BEGIN Information provided

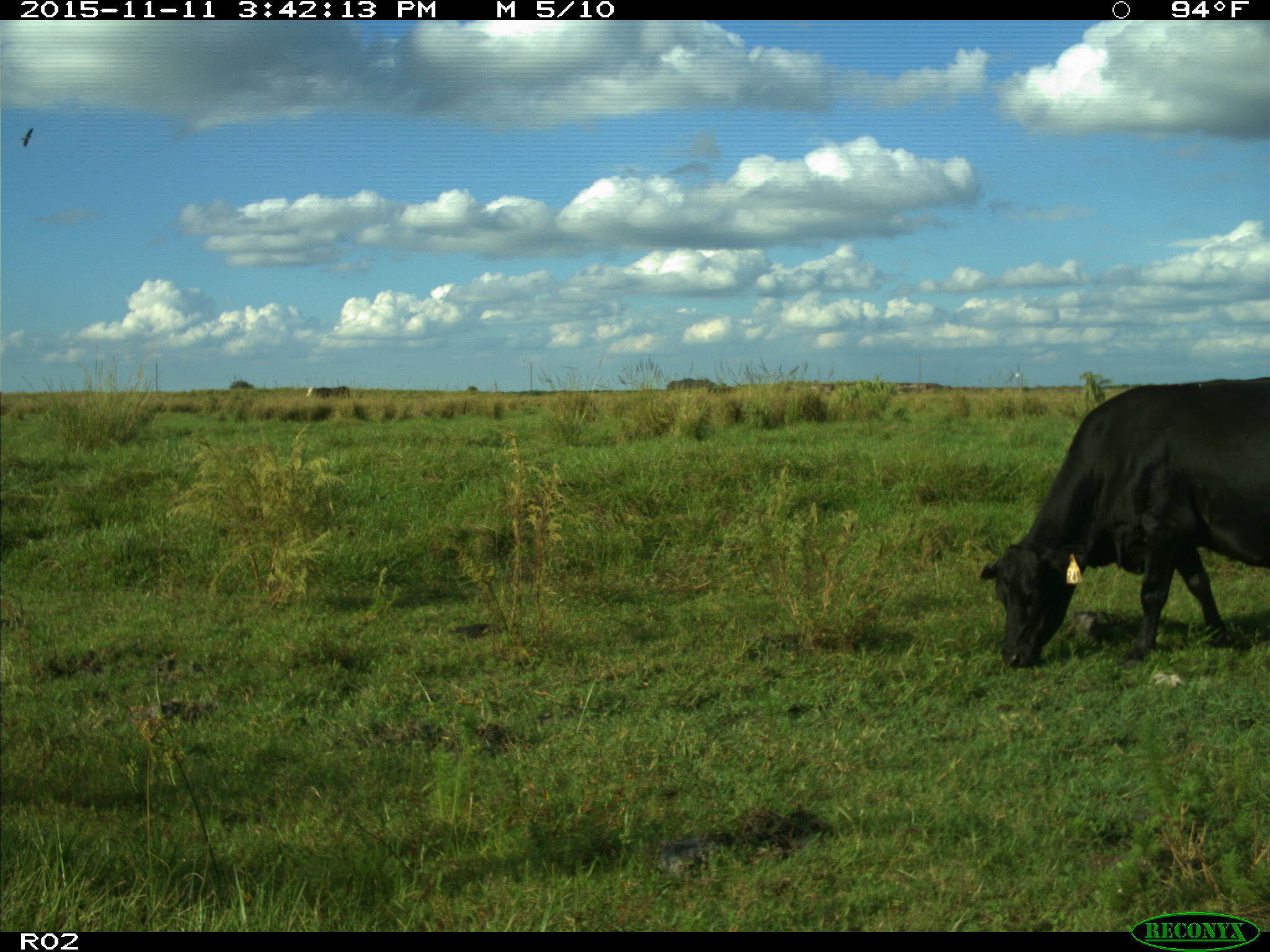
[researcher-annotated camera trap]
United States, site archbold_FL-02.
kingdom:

END Information provided
BEGIN Information provided

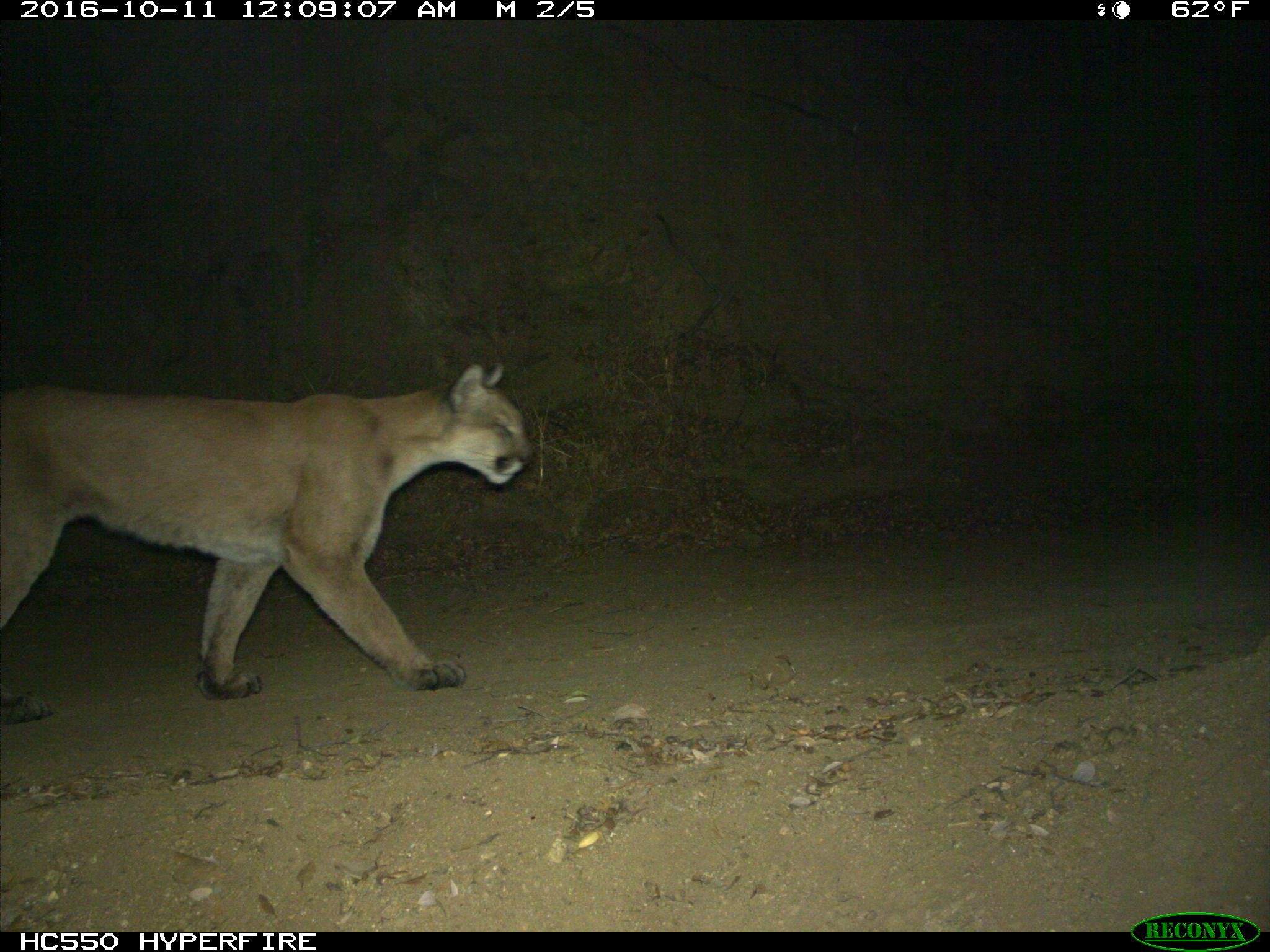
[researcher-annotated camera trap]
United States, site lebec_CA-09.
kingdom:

END Information provided

What lines of the data contain the string "United"? List them.

United States, site archbold_FL-02.
United States, site lebec_CA-09.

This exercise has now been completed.